YOUR GOAL
Since only the written part is wanted, repeat the records exactly and omit the pictures.

====== GIVEN DATA

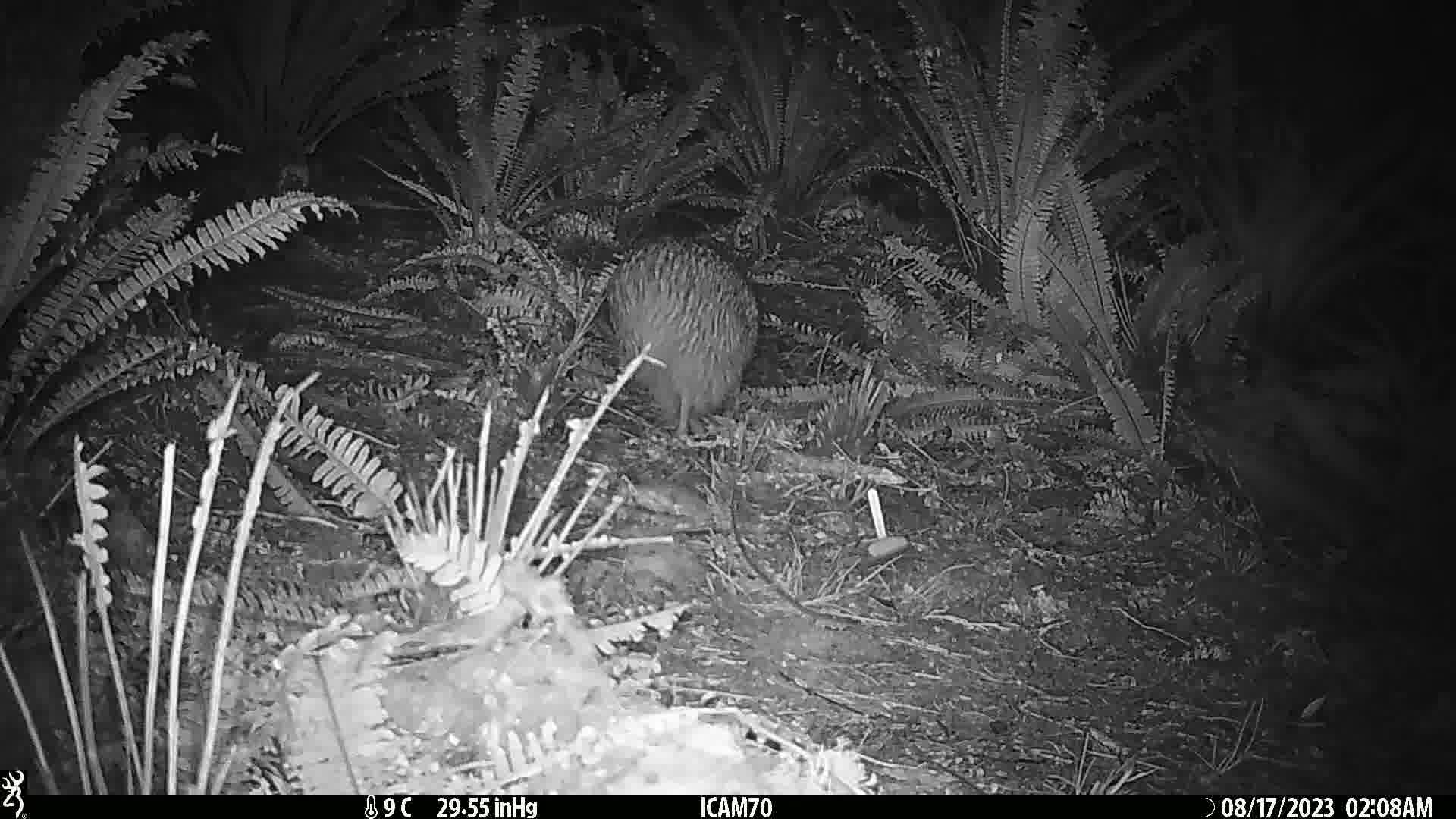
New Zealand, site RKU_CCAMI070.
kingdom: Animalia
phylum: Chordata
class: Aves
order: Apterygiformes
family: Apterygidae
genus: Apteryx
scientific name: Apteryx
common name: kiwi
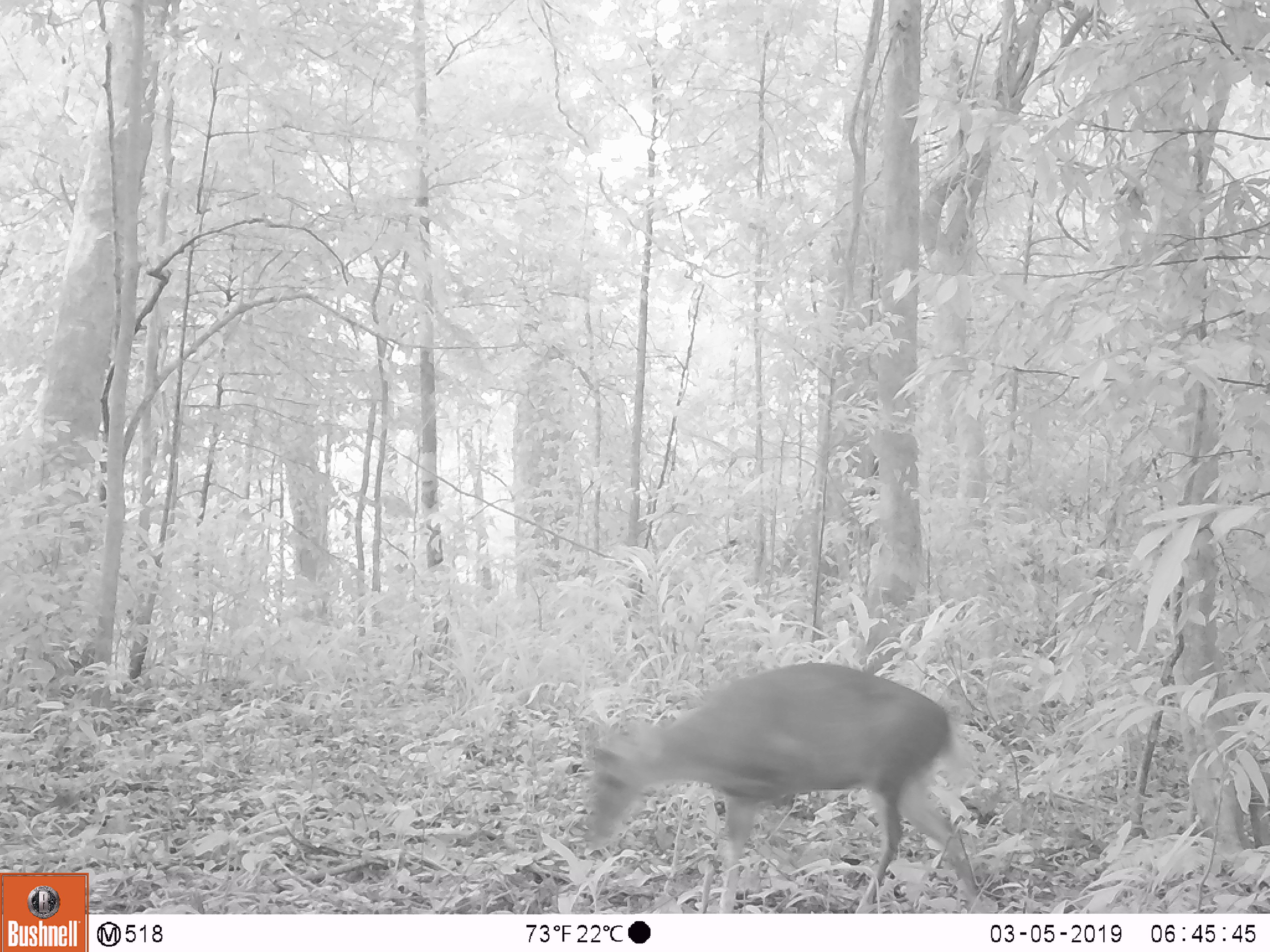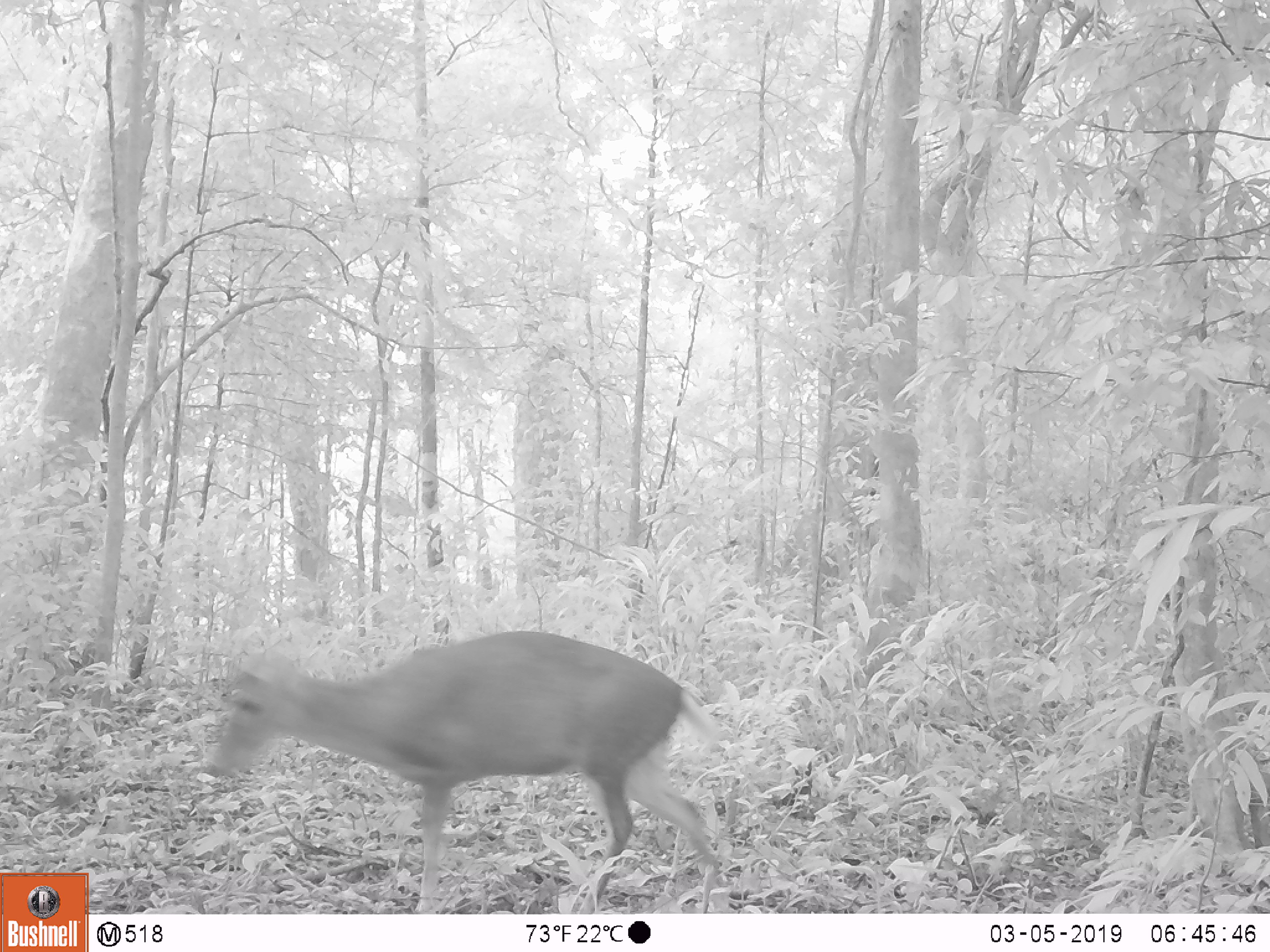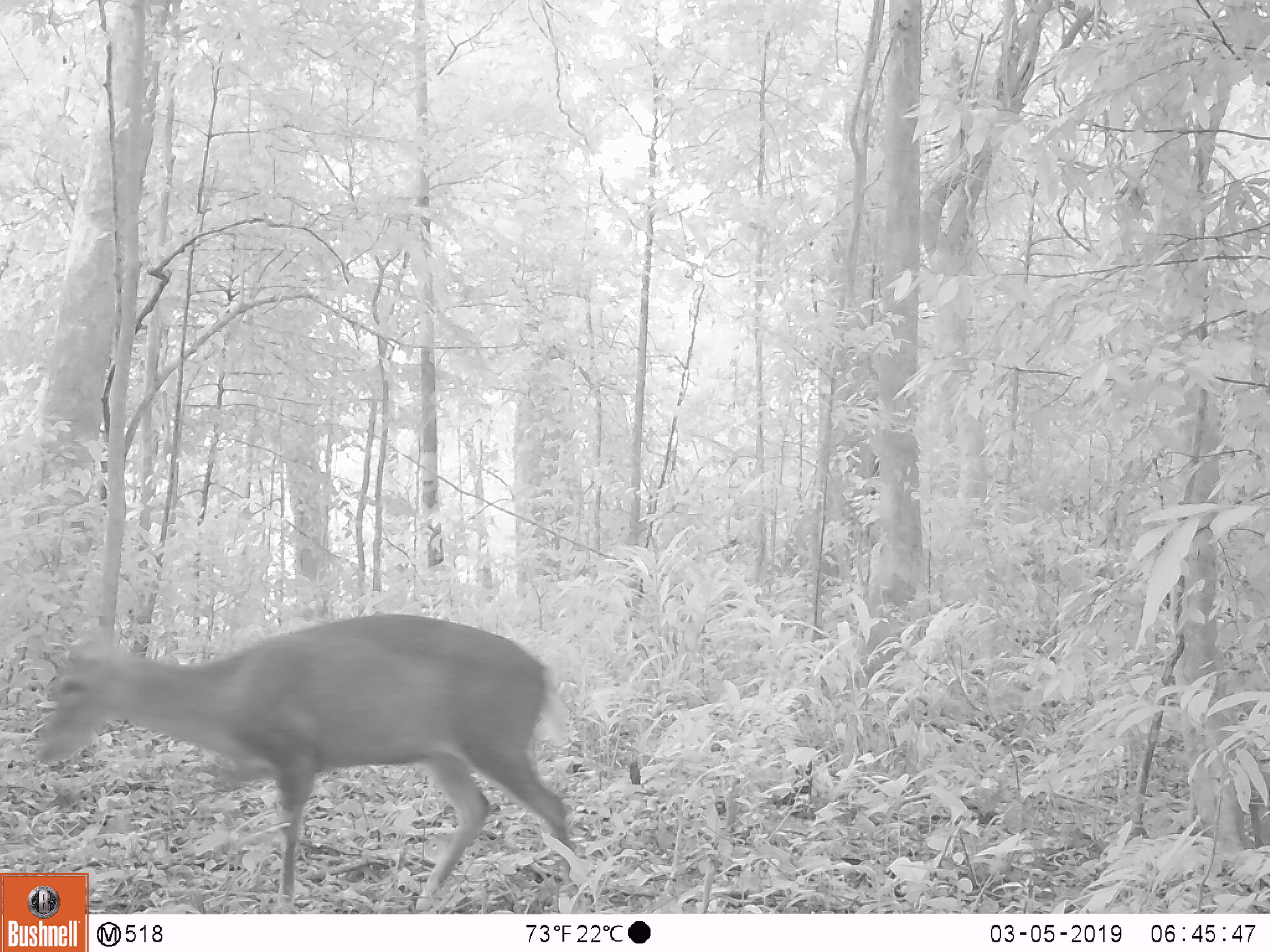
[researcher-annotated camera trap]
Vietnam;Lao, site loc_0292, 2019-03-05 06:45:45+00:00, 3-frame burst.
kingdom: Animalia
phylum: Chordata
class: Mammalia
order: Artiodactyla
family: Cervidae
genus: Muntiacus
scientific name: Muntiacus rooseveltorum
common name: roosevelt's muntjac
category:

============

EXERCISE RESPONSE
New Zealand, site RKU_CCAMI070.
kingdom: Animalia
phylum: Chordata
class: Aves
order: Apterygiformes
family: Apterygidae
genus: Apteryx
scientific name: Apteryx
common name: kiwi
[researcher-annotated camera trap]
Vietnam;Lao, site loc_0292, 2019-03-05 06:45:45+00:00, 3-frame burst.
kingdom: Animalia
phylum: Chordata
class: Mammalia
order: Artiodactyla
family: Cervidae
genus: Muntiacus
scientific name: Muntiacus rooseveltorum
common name: roosevelt's muntjac
category:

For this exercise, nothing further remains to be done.